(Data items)
+ + +
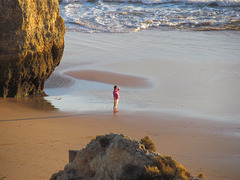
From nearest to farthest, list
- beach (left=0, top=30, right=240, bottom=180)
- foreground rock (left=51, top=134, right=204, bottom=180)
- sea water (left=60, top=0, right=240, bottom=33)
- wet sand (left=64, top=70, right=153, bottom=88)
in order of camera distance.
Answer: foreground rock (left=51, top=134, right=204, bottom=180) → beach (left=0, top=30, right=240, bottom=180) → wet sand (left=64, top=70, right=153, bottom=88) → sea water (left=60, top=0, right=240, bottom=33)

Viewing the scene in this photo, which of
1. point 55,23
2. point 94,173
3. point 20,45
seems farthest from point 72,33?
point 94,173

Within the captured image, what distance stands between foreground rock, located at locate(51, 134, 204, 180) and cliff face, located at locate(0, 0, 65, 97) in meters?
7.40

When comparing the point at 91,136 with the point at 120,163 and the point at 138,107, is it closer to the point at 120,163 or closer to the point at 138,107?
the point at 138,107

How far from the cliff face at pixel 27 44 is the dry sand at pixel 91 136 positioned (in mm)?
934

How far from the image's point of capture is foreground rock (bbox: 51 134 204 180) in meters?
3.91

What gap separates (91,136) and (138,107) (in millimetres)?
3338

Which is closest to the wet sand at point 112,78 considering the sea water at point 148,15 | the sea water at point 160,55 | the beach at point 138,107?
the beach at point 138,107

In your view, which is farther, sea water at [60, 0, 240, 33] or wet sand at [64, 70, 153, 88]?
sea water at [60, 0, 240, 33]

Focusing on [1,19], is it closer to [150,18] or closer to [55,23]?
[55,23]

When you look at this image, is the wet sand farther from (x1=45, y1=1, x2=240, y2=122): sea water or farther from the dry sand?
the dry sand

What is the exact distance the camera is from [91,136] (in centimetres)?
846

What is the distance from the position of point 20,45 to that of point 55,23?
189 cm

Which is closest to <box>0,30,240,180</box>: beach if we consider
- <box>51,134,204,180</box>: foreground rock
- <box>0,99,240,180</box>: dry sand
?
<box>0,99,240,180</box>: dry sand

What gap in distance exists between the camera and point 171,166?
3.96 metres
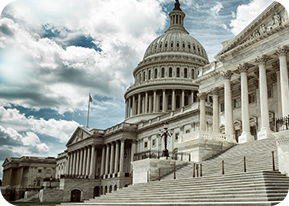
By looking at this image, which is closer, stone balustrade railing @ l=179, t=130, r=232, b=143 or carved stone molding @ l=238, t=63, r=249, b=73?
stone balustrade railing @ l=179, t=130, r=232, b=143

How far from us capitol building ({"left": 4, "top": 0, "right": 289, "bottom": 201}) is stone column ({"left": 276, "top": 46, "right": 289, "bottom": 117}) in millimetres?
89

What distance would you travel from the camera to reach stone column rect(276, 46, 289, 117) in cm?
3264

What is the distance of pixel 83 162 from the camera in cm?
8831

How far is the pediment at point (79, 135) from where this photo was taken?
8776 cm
+ + +
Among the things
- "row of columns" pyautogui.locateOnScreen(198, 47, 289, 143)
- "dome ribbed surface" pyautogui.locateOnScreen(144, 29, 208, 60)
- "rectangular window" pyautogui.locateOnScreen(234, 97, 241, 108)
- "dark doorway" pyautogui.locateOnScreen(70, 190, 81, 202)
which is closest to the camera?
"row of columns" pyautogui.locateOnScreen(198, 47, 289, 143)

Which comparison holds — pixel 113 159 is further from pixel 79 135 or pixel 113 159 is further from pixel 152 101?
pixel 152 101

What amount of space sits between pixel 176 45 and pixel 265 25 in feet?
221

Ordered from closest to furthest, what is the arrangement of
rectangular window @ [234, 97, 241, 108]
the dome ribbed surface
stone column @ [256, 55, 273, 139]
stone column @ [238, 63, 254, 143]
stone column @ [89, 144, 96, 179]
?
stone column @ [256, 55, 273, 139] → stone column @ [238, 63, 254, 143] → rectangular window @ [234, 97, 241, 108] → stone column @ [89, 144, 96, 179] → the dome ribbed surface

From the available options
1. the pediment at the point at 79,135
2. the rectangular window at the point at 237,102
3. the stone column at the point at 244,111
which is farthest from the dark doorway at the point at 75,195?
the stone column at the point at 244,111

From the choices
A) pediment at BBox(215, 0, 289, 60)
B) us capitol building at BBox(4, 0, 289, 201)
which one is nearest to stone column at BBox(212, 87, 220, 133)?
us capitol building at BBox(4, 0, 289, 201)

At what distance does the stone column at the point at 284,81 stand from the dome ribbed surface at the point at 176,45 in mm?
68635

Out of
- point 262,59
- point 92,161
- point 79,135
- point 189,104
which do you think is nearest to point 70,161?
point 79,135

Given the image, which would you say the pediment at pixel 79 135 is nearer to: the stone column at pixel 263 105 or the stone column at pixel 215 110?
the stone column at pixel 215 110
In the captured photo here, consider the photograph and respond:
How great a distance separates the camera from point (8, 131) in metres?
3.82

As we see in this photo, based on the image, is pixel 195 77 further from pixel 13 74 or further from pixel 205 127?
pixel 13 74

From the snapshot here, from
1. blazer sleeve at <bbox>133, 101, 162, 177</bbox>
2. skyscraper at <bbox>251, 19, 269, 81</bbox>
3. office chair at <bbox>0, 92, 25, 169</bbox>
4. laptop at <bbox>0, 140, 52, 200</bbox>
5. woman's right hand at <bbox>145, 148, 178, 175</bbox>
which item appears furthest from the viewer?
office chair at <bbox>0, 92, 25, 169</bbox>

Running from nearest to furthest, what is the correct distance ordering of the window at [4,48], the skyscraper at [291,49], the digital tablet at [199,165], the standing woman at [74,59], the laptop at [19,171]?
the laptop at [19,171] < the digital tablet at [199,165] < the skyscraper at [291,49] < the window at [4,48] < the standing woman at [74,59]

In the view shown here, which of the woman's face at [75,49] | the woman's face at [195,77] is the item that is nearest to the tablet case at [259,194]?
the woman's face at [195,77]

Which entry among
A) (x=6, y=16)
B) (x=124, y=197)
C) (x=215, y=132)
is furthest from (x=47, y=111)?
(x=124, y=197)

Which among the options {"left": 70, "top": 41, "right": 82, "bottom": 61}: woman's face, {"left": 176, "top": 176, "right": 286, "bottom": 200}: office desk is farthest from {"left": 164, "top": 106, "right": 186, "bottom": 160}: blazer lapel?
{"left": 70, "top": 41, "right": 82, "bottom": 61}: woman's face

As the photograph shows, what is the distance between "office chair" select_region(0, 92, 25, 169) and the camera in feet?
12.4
+ + +
EXERCISE REQUIREMENTS ::
Retype the lines beginning with the one that contains "From nearest to farthest, list" and ending with the one that contains "Answer: foreground rock", both included, without changing anything.

RESPONSE TO THIS EXERCISE ::
From nearest to farthest, list
- beach (left=0, top=30, right=240, bottom=180)
- foreground rock (left=51, top=134, right=204, bottom=180)
- sea water (left=60, top=0, right=240, bottom=33)
- wet sand (left=64, top=70, right=153, bottom=88)
in order of camera distance.
Answer: foreground rock (left=51, top=134, right=204, bottom=180) → beach (left=0, top=30, right=240, bottom=180) → wet sand (left=64, top=70, right=153, bottom=88) → sea water (left=60, top=0, right=240, bottom=33)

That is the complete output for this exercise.